11. Serialization
85. Prefer alternatives to Java Serialization
- Serialization has multiple security vulnerabilities. The attack surface on serialization is too big to be protected as any serializable class can be open. Deserializing an untruested stream source can cause multiple issues.
- Object graphs are deserialized by invoking the readObject method on an ObjectInputStream, which is essentially a magic constructor. Attackers and security researchers study the serializable types in the Java libraries and in commonly used third-party libraries, looking for methods invoked during deserialization that perform potentially dangerous activities. Such methods are called gadgets, and multiple gadgets can be used in concert to form a gadget chain. There have been attacks with vulnerable gadget chains.
- You can easily mount a DOS attack with a short stream that takes long to deserialize. This class makes 2^100 hashCode method calls when deserializing, making it impossible to complete.
// Deserialization bomb - deserializing this stream takes forever static byte[] bomb() { Set<Object> root = new HashSet<>(); Set<Object> s1 = root; Set<Object> s2 = new HashSet<>(); for (int i = 0; i < 100; i++) { Set<Object> t1 = new HashSet<>(); Set<Object> t2 = new HashSet<>(); t1.add("foo"); // Make t1 unequal to t2 s1.add(t1); s1.add(t2); s2.add(t1); s2.add(t2); s1 = t1; s2 = t2; } return serialize(root); // Method omitted for brevity } - The best way to avoid these issues is to avoid serialization, to store files or transfer in such a form use JSON or protobuffers. Protobuffers being binary is far more performant, but Json is human redable.
- Never deserialize untruested data, read only from white listed sources.
86. Implement serializable with great caution
- Implementing serializable decreases class flexibility once it has been released. You cannot change the classes internals once released without causing version mismatches. It is possible to support a different version using ObjectOutputStream.putFields and ObjectOutputStream.readFields but its not worth it.
- Serialization introduces a whole suite of bugs and security errors. Since deserialization does not use a ‘hidden constructor’ you may end up missing out on the invariants that a constructor generally provides, especially if using the default serialization implementation.
- Making a class serializable makes it diffucult to test on changes since all scenarios have to be tested during serialization-deserialization to make sure a faithful replication is made.

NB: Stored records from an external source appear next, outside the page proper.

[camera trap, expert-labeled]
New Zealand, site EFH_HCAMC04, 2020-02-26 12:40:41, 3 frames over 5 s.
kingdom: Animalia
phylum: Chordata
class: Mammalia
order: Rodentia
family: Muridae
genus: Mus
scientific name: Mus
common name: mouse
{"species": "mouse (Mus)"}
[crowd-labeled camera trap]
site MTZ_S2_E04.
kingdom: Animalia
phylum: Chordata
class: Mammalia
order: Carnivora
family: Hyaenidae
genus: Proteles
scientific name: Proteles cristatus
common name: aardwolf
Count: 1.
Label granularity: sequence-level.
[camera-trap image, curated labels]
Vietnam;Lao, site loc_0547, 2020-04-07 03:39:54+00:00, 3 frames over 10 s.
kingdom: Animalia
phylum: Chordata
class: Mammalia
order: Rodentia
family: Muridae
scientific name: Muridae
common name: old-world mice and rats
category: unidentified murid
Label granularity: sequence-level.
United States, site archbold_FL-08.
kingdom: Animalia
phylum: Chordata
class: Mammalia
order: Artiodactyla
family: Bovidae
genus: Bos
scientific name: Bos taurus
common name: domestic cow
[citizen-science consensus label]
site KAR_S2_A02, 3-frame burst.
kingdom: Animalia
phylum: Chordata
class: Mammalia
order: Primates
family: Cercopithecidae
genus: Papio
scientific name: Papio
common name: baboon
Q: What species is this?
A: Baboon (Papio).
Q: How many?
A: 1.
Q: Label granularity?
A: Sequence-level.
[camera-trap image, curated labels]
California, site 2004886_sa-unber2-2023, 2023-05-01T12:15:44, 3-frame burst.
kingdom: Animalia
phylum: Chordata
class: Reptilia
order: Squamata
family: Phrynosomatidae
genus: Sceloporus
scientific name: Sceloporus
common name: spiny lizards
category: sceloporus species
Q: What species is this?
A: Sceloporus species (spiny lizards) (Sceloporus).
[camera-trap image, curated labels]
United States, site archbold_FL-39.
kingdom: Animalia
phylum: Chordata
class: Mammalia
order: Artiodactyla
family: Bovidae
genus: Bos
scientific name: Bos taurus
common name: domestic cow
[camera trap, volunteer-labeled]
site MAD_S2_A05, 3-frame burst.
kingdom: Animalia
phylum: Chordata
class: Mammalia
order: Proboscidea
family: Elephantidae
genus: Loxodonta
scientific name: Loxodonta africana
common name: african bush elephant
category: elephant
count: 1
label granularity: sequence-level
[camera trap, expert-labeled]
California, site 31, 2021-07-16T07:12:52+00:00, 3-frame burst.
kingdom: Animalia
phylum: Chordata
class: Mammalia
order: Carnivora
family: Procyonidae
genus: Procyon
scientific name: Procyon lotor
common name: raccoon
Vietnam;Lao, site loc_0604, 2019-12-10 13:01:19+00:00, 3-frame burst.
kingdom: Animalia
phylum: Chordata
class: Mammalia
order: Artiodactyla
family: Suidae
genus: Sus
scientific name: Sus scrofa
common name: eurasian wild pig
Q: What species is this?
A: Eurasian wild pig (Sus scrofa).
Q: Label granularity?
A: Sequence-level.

- Classes designed for inheritance and interfaces should rarely be serializable. Doing so forces future implementers to support it as well. Throwable class although is extendable is serializable, this is to allow sending exceptions across RMI client-servers.
87. Consider using a custom serialization form.
- The default serialization is usually very wrong, capturing and calling private fields on the class. If your class is a simple model containing plain data fields, ie its object fields match its logical representation, this may be okay. But for a complex object such, a custom list, the default serialization is not the way to go. You would want a simple stream containing just the size, and the objects stored in the list.
- Serialization has not object of the object graph and hence does a full traversal which is usually too expensive. Using default serialization for a complex object has multiple issues,
- Permanently ties the API
- Excessive space and time to work on
- Can cause memory overflows
- Have your own writeObject and readObject implementations
88. Make readObject methods defensive
- For classes with object reference fields that should remain private, defensive copy the deserialized reference, then validate before storing the reference.
89. For instance control prefer enum types to readResolve.
90. Consider serialization proxies to instance serialization
- A private static nested class that is serializable instead of the actual one.